WHAT TO PRODUCE: Once you find the line with "Two Chihuahua Dogs" in the entries below, print it and each line after it up to and including the line with "cracked mud - desert, altiplano, drought, dry, dry", exactly, without pictures.

--- RAW DATA ---

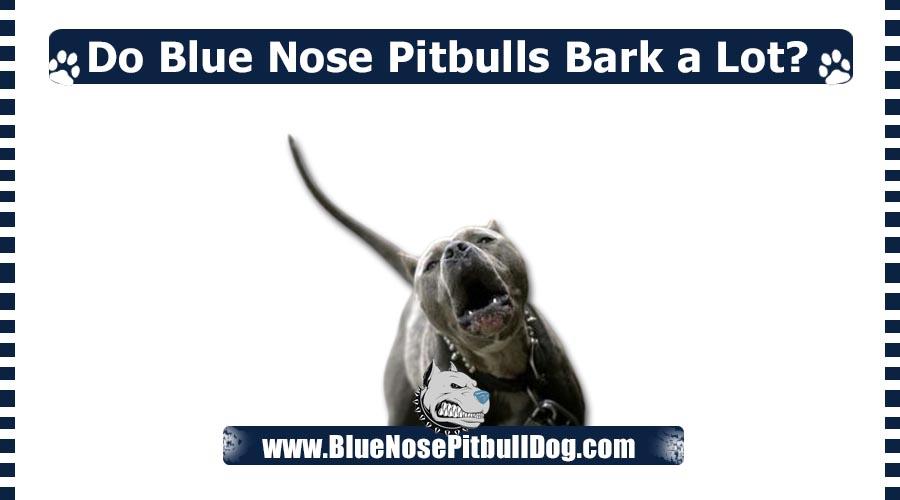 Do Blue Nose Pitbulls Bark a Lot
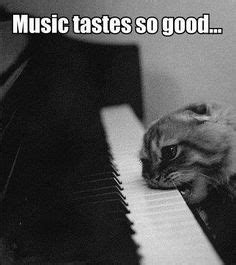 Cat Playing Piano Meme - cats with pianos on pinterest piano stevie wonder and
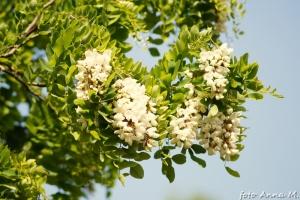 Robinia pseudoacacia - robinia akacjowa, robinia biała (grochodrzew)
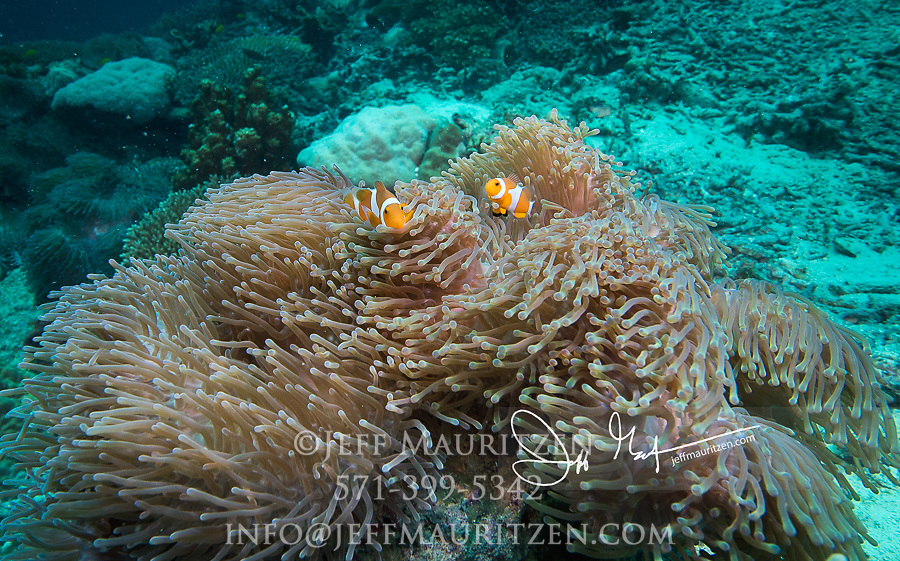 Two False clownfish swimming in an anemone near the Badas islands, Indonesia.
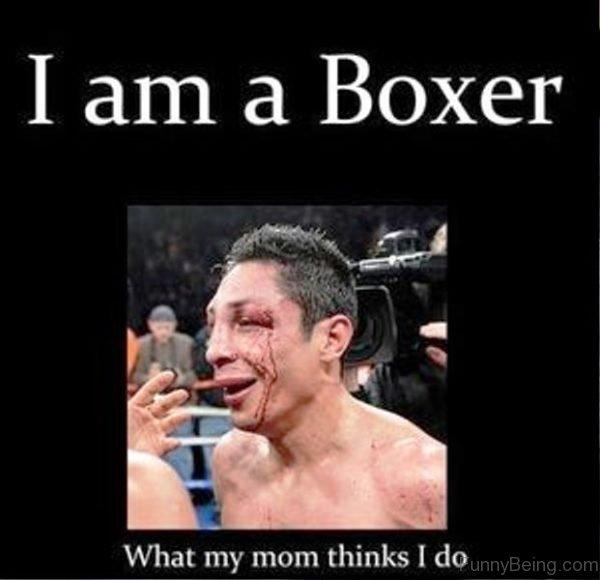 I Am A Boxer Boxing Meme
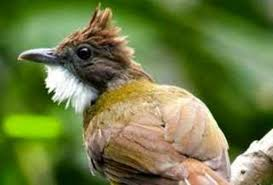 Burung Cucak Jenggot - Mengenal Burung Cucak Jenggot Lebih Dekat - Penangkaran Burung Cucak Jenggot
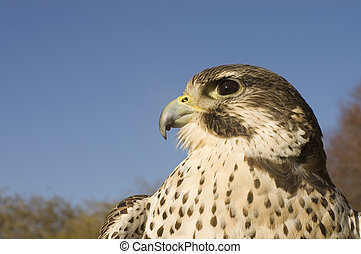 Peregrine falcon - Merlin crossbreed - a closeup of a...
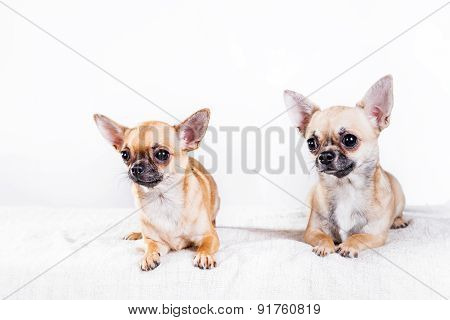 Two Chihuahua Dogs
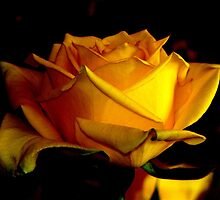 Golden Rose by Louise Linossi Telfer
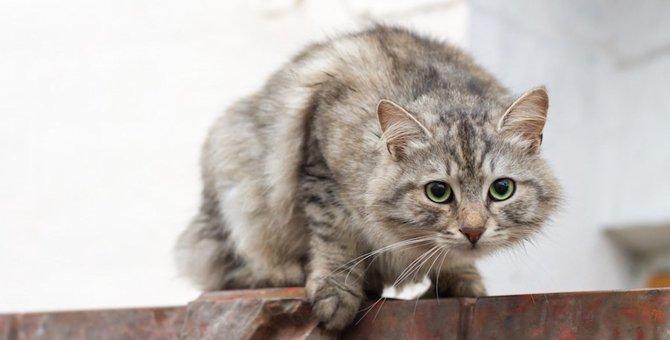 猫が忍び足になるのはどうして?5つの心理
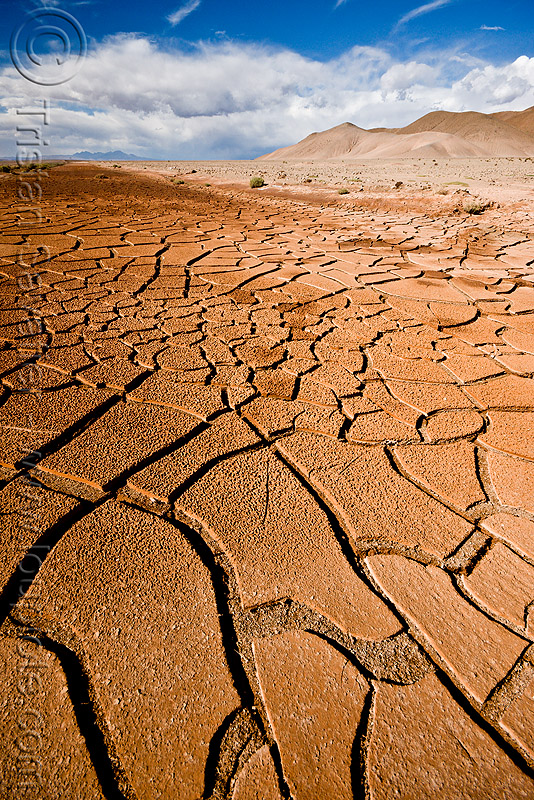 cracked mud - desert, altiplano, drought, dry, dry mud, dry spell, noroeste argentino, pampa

---
--- RAW DATA ---

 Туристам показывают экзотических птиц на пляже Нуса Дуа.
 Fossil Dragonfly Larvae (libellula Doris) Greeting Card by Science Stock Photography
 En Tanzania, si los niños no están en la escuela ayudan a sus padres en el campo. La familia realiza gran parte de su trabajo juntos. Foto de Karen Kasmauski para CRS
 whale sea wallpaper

---

ANSWER AREA:
 Two Chihuahua Dogs
 Golden Rose by Louise Linossi Telfer
 猫が忍び足になるのはどうして?5つの心理
 cracked mud - desert, altiplano, drought, dry, dry mud, dry spell, noroeste argentino, pampa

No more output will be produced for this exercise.